Еще одной костью в горле был для Микеланджело не менее знаменитый младший современник Рафаэль, которого он считал бесхребетным льстецом и эксплуататором чужих творческих идей. Возвращаясь как-то раз домой после тяжелого трудового дня, весь в краске и штукатурке, Микеланджело повстречал Рафаэля, гордо шествующего в окружении преданных учеников и восторженных поклонников. Поравнявшись с процессией, Буонарроти язвительно спросил: «Куда это ты направляешься с такой свитой, словно король?» Не останавливаясь и не меняясь в лице, Рафаэль ответил вопросом на вопрос: «А куда идешь ты в одиночестве, будто палач?» Примечательно, что впоследствии Рафаэль ходил и к Микеланджело, и к Леонардо с извинениями за свое злословие.
Издревле бушевали ссоры и в литературной среде. Константин Случевский сформулировал эту проблему в поэтической форме: «Литераторы тем только заняты, Что гвоздят друг друга на кресты, Являя взорам меньших братий Ряды космических распятий».
Из достопамятных античных примеров – размолвка греческого поэта Каллимаха и его ученика Аполлония. Точная причина доподлинно неизвестна, но ряд антиковедов полагают, что разлад имел не личную, а именно профессиональную подоплеку. Каллимах ратовал за обновление поэтических форм и отход от гомеровского монументализма в эпической лирике.
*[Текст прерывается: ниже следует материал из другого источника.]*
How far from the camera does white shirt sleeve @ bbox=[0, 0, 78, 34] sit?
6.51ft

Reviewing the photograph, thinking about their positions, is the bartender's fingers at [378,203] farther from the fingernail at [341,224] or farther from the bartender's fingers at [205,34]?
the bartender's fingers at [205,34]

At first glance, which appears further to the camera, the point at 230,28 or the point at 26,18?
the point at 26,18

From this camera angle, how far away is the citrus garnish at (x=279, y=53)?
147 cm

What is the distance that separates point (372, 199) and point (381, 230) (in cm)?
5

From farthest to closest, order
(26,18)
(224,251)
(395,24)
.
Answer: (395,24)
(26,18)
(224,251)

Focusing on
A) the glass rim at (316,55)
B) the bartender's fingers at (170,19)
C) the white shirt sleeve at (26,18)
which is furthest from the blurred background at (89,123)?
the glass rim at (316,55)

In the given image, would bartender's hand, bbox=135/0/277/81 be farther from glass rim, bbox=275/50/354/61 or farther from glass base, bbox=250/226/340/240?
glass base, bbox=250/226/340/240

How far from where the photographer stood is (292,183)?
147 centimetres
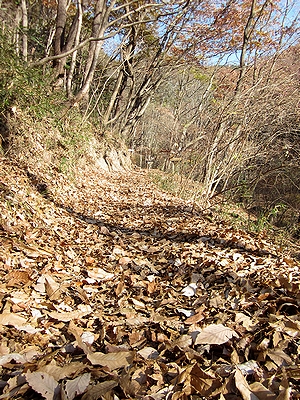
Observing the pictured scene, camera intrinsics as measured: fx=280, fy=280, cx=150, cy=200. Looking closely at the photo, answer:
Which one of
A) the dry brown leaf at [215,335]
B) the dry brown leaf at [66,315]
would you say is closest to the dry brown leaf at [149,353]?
the dry brown leaf at [215,335]

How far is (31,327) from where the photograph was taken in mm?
1955

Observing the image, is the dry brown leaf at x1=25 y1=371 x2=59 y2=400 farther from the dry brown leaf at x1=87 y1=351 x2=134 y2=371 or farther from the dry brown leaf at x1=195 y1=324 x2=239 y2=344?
the dry brown leaf at x1=195 y1=324 x2=239 y2=344

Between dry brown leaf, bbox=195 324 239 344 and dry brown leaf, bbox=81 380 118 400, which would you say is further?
dry brown leaf, bbox=195 324 239 344

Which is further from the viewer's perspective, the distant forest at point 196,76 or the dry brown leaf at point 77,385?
the distant forest at point 196,76

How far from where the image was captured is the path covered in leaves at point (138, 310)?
1.46m

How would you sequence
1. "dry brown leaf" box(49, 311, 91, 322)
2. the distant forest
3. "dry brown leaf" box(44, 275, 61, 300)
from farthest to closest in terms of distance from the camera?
the distant forest
"dry brown leaf" box(44, 275, 61, 300)
"dry brown leaf" box(49, 311, 91, 322)

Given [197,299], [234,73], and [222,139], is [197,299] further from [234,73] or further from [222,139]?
[234,73]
Поэму своего ученика Каллимах, по легенде, встретил словами, ставшими афоризмом: «Большая книга – большое зло».
Если посмотреть на историю русской литературы XIX века глазами биографов и мемуаристов, то в числе самых конфликтных писателей окажется Тургенев. С Достоевским у него было долгое взаимное неприятие, с Гончаровым возникали неоднократные ссоры из-за обвинений в плагиате, с Львом Толстым вообще едва удалось избежать дуэли.
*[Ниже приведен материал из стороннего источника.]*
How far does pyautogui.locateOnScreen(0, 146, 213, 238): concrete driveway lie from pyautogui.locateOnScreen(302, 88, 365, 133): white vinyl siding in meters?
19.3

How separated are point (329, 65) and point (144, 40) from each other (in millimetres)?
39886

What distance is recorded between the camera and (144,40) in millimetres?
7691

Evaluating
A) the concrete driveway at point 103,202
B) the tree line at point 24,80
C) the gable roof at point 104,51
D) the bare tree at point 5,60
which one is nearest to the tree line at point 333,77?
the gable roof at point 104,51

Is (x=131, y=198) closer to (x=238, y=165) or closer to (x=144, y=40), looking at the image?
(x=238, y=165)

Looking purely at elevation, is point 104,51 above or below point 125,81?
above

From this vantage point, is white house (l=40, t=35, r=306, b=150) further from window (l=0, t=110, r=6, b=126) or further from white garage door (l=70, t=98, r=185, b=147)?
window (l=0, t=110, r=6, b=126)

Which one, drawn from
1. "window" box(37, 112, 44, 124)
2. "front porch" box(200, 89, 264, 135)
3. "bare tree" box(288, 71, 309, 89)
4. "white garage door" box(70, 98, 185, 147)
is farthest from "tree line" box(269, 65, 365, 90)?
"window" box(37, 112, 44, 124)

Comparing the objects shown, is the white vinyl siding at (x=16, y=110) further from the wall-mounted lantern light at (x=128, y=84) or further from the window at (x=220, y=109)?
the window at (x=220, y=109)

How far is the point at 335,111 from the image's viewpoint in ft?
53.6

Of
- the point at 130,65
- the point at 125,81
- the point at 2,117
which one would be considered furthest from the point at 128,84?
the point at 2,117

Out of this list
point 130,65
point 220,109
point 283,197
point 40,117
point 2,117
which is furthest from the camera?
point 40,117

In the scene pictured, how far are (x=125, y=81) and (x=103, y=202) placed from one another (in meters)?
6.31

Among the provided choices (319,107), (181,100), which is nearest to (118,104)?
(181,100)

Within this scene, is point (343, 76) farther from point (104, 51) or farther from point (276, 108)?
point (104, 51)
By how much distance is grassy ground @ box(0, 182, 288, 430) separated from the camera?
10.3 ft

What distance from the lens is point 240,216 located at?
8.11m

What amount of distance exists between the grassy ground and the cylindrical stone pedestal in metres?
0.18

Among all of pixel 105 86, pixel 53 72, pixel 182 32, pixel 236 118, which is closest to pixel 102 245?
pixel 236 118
По мнению современников, отношения Тургенева с Гончаровым отягощались скрытой сословной неприязнью. Помещик Тургенев не слишком жаловал купеческого сына Гончарова и пророчил ему скорый творческий закат: «Штудировал Гончарова и пришел к выводу, что в душе чиновник и его кругозор ограничен мелкими интересами. <…> Такой человек далеко не пойдет. Посмотрите, он застрянет на своем первом произведении».
Несмотря на высокомерный тон, Тургеневу пришлось признать несколько разительных сходств своего «Дворянского гнезда» с гончаровским «Обрывом». Выявилось это во время чтения рукописи в дружеском кругу. Затем обозленный Гончаров уже прицельно искал плагиат в последующих тургеневских текстах. И ведь нашел: после публикации романа «Накануне» Тургенев получил от «купеческого сына» прямое обвинение в сюжетном заимствовании. Состоялся обмен колкими письмами, обиженный Тургенев потребовал третейского суда. Судьи в лице нескольких ведущих публицистов постановили, что плагиата в чистом виде не было, все совпадения случайны. Тургенев этим удовлетворился, но обиду не простил. Формальное примирение состоялось только через четыре года.